Taken together, the events at the Senate on Thursday highlighted the desperation of those in power to prevent the unfiltered truth from being revealed.
The 18 whistleblowers on corruption, under oath at the Senate Blue Ribbon Committee hearing, made the ultimate revelation that a mafia of thieves is leading the country.
They detailed how suitcases of cash, many so heavy that it took two to three men to lift, were distributed to figures in power, including President Ferdinand Marcos Jr., perpetuating the cycle of corruption.
Suitcases were transported, including by aircraft, several times a week solely because the crates of cash, which had to be delivered personally to avoid a paper trail, were too voluminous.
Notable among the statements of the former Marines who were relegated to being Floodgate delivery boys was that the first luggage was delivered in September 2022, which, based on their testimony, meant that raiding the National Treasury was the plan from the beginning of the Marcos presidency.
The hearing nearly did not happen. Conflicting Senate orders, a contested leadership reorganization, and the abrupt installation of a new Blue Ribbon chairperson put the witnesses’ appearance in doubt.
Before a single Marine had spoken on the record, the government had issued subpoenas not to the alleged architects of the multibillion-peso flood control racket, but to the 18 witnesses, their lawyer Levito Baligod, and even the notary who signed their affidavits.
Malacañang, for its part, dismissed their claims as a “lousy script.”
In a functioning system of accountability, the standard response to explosive allegations is to summon the witnesses, test the claims, and let the evidence speak for itself.
What the public saw instead was a cascade of maneuvers that, in essence, was meant to poison the well. Taken together, the maneuvers were part of a containment strategy, a pre-emptive strike to cast doubt on the squealers.
The aim was to undermine the witnesses’ credibility with the claim that each Marine was paid P5 million.
Their allegations are hard to dismiss.
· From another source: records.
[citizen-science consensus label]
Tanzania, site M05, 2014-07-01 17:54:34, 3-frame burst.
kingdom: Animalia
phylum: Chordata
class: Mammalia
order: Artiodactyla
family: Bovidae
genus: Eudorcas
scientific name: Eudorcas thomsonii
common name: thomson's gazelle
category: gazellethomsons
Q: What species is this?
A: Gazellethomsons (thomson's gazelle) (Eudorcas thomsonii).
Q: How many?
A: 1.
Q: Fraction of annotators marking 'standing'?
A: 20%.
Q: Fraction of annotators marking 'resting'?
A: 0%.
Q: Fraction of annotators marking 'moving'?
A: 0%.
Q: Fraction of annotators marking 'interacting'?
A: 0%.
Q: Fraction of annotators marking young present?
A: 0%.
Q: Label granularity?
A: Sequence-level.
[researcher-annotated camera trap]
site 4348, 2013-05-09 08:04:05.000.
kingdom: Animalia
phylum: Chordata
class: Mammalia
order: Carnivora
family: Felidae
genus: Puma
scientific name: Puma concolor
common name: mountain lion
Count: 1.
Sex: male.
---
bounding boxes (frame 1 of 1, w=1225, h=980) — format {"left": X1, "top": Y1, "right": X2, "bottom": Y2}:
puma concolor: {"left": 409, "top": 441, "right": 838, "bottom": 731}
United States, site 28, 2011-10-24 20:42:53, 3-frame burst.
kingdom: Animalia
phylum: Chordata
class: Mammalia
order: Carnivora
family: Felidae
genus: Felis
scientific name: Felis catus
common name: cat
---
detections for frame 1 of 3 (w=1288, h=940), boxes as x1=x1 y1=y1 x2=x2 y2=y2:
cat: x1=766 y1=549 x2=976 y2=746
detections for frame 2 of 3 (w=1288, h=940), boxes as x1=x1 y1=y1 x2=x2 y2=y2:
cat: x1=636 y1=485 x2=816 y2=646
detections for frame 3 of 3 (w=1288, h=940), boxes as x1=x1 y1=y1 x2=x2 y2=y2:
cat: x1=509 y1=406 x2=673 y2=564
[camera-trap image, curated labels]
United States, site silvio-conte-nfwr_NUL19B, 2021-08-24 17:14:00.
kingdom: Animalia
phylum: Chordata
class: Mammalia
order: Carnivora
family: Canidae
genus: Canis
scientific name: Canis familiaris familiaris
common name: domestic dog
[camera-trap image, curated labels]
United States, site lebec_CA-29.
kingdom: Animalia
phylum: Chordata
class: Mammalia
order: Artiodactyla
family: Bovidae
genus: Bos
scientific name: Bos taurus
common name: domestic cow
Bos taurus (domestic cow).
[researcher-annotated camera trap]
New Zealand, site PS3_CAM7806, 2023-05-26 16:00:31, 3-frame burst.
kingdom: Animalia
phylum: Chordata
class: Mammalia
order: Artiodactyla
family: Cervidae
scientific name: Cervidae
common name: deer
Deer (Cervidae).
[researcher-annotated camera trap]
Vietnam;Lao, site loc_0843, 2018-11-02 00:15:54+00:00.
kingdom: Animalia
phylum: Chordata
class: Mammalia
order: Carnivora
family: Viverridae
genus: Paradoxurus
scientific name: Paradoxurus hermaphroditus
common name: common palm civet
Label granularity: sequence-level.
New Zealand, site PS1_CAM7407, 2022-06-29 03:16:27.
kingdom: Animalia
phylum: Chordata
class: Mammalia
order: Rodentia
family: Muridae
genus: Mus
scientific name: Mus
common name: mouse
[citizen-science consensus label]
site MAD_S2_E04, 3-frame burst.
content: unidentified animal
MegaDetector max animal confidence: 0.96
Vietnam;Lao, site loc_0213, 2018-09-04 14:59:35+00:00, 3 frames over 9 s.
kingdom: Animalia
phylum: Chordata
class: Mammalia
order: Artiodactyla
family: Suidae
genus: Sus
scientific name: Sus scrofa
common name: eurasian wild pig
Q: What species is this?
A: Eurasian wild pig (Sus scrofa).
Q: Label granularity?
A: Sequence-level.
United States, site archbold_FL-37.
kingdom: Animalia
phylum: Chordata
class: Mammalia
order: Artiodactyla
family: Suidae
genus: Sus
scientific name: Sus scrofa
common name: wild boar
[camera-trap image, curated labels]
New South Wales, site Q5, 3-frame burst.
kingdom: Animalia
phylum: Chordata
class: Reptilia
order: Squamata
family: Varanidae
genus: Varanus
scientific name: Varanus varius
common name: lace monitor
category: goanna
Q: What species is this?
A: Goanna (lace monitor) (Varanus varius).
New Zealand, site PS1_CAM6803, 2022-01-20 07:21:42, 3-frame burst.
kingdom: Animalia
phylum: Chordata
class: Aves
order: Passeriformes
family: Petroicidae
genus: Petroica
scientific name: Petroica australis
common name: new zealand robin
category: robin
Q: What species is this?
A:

Former Department of Works and Highways engineers had testified that flood control and infrastructure projects were deliberately made substandard or overpriced, with at least 20 percent in kickbacks flowing back to officials and legislators.
The so-called Brave 18’s motives may be questioned, but the proper place for that scrutiny is the courtroom. The standard is to test the evidence, not to destroy the witness first.
If their affidavits were fabricated, a sworn cross-examination would expose it. If the Marines were paid to lie, evidence of this would surface.
If the whole affair was being orchestrated, prove it in the open — with sworn testimonies, documentary evidence, and public records.
The group was not even invited by the Independent Commission for Infrastructure before it disastrously folded after being exposed as another cover-up tool.
Corruption destroys nations, but when power moves to silence witnesses before they can speak, what is destroyed is the public’s trust that the truth can still fight back.
The group of informers’ willingness to appear — risking retaliation, perjury charges, and reputational ruin — carries weight.
More significantly, the effort of those in power to suppress the forum is symptomatic of their need to block scrutiny at the door when the stakes are existential.